Aim of the exercise ▸
Substitute "camera" for "lens" and write the lines out again with nothing else changed. Begin at the line that has "At what depth" and stop after the last of the lines.

- - - -

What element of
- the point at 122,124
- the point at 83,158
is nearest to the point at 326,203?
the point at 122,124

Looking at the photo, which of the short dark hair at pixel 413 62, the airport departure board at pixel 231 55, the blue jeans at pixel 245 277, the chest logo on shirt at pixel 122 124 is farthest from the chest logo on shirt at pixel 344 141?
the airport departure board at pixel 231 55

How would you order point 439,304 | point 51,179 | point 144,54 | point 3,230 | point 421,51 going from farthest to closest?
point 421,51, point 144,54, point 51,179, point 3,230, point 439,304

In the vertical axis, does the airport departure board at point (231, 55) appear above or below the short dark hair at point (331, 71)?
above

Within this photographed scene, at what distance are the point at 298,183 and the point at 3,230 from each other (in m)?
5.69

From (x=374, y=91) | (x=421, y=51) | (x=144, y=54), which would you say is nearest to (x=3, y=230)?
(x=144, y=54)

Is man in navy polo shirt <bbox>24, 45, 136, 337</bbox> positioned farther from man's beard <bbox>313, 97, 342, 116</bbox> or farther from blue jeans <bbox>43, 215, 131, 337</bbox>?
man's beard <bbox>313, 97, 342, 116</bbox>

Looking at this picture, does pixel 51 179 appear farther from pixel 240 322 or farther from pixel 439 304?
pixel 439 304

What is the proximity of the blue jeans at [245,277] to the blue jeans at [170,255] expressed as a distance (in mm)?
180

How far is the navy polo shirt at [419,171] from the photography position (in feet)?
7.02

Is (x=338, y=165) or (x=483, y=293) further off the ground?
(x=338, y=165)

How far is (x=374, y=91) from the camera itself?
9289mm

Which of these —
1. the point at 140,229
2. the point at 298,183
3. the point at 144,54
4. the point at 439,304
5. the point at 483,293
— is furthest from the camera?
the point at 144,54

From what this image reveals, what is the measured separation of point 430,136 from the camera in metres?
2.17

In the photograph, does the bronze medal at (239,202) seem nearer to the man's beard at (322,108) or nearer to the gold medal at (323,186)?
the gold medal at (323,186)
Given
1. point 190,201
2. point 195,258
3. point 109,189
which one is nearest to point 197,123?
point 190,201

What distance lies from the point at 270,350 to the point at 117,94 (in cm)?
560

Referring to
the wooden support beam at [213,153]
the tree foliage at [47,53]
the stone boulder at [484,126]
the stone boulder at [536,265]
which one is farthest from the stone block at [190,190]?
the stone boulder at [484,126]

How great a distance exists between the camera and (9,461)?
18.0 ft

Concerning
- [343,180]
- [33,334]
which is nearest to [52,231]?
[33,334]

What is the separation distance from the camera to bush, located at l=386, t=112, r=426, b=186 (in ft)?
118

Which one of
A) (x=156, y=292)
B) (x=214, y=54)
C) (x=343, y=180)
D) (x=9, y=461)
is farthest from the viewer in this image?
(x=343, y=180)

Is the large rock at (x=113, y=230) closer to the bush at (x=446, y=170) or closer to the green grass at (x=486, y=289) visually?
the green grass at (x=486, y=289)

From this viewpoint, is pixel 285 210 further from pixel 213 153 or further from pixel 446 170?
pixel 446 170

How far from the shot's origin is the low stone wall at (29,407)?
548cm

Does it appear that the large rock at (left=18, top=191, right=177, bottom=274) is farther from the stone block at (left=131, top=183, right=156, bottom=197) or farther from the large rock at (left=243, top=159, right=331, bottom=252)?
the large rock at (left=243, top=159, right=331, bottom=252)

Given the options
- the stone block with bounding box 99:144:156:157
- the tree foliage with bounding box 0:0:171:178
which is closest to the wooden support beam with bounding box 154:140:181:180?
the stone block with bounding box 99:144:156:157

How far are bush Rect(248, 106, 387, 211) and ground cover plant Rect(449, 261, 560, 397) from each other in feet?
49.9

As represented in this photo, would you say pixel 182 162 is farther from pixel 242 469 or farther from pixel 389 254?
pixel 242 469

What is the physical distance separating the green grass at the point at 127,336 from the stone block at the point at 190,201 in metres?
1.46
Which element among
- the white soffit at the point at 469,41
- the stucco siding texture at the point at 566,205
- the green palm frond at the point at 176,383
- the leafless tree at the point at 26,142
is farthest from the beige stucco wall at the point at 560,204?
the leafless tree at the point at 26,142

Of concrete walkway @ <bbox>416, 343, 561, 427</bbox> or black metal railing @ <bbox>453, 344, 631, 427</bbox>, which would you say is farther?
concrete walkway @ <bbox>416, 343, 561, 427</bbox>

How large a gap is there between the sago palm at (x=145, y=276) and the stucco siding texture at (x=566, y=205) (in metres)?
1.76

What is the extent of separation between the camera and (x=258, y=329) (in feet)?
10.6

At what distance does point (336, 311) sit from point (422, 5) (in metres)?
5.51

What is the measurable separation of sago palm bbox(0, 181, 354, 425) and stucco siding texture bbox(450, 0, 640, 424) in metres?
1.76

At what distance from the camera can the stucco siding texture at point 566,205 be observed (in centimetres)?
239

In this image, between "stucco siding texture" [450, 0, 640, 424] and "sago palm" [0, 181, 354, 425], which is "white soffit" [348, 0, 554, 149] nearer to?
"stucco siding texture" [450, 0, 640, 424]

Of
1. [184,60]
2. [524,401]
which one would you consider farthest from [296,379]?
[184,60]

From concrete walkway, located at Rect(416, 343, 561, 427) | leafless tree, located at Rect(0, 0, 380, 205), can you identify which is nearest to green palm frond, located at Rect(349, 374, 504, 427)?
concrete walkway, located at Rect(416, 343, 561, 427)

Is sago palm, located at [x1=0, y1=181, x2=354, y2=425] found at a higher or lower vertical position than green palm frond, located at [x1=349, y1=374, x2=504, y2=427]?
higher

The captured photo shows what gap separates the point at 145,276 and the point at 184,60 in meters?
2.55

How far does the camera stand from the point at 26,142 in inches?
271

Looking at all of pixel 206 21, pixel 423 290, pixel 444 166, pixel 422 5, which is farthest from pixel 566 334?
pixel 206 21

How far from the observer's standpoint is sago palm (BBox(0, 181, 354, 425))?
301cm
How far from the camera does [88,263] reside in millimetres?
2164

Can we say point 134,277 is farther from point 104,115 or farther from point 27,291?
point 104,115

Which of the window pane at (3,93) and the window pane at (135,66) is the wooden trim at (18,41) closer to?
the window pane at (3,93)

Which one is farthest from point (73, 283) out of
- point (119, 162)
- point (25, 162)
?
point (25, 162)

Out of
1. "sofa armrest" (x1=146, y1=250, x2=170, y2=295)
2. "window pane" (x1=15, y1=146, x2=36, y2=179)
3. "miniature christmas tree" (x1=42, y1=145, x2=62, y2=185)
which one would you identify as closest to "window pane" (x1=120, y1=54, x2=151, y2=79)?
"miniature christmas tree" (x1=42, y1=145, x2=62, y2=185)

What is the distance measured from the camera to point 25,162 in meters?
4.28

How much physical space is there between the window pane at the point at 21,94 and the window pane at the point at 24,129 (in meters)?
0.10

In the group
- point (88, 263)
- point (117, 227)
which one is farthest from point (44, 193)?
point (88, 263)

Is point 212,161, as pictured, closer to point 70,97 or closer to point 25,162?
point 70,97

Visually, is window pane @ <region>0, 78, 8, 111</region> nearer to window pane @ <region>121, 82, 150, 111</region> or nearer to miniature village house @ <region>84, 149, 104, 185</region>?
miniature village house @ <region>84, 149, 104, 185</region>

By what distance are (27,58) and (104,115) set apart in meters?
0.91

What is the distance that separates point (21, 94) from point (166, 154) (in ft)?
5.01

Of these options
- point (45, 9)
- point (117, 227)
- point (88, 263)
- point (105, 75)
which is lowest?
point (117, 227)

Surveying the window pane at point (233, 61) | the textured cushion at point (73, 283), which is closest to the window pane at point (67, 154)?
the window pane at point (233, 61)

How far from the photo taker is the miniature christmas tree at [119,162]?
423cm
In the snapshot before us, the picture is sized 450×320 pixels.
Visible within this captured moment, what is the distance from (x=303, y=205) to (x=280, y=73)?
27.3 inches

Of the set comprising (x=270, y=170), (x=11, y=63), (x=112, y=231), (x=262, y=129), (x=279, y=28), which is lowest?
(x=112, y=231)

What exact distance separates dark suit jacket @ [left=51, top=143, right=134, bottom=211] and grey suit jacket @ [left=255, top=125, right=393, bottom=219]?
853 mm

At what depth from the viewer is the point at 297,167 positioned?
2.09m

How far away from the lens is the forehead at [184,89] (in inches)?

- - - -

Task answer ▸
At what depth from the viewer is the point at 297,167 positioned?
2.09m

How far away from the camera is the forehead at [184,89] (in inches)?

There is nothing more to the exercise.